Having endured the 40mins of pre-emptive marketing twaddle, prior to being given the keyfob to a corking new 7-Series, accompanied by a snapper, I was keen to head out on the prescribed road route. It took the pair of us fully 20 minutes to get the radio to connect with Terry Wogan. Oh, the magic of ‘i-Drive’. We gave up on mastery of the knurled dial, resorting to the myriad of function replicating pushbuttons spread across the dashboard instead. Upon return to BMW’s Bracknell HQ, we were met by an over-enthusiastic and floppy-haired PR exponent keen to hear of our exploits with ‘i-Drive’. Unhappy with my responses, he called me insultingly a ‘troglodyte’ and I called him outside.
To a certain extent, I was glad that his boss overheard and resumed control. The PR bloke was shipped across to Rolls-Royce at Chichester, the ‘i-Drive’ incident was largely forgotten, until the retirement of the renowned PR boss and the return of the now older but no wiser PR bloke, whom had managed to inveigle his career path into replacing his former boss. He was never a nice person and even initial conflabs would have him peering around to spot someone ‘more important’. His spite, when he should have been grateful that his earlier actions had led to an actual promotion (that’s what happens in Germanic firms), came in the form of no more BMW launch invitations and a virtual ignorance, of which I was eminently aware anyway, being displayed by his entire team of cohorts.

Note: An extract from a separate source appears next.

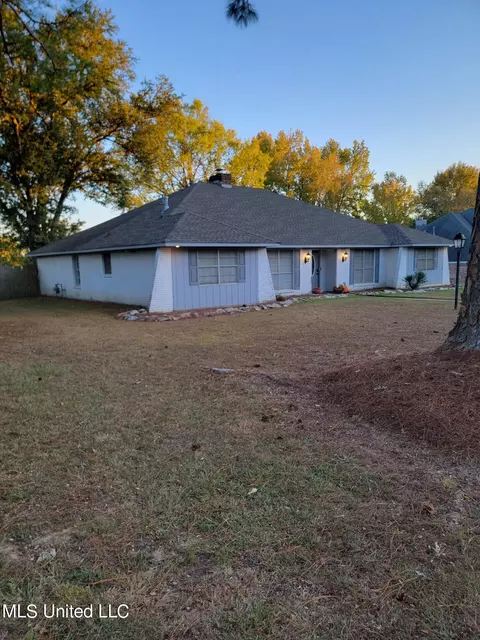 907 Rutherford Dr, Jackson, MS 39206 photo 4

Understandably, as a creative, I can also be bitchy but always overhued with my automotive honesty…well, frankness. Now into its eighth generation and in its own words, “BMW’s iDrive takes the interaction between driver and vehicle into a digital future where many areas of life are getting increasingly smart. The new interpretation of BMW’s operating system equips the vehicle to actively engage in its relationship with those on board and, in so doing, serves as a digital, intelligent and proactive partner in any situation. A natural dialogue is created with the aim of precisely tailoring all the functions controlled via BMW iDrive to the driver’s needs and preferences as the situation demands.”
Apart from the small amount of vomit I feel in my throat, it is ‘sehr klar’ that the lazy lack of translation from German to English gives not a care for ‘split-infinitives’, or commas. As to i-Drive, is there any point in promoting it, when the consumer has no choice but to accept it? Oh well, as a ‘grammar-nazi’, I would suggest that Germany rules.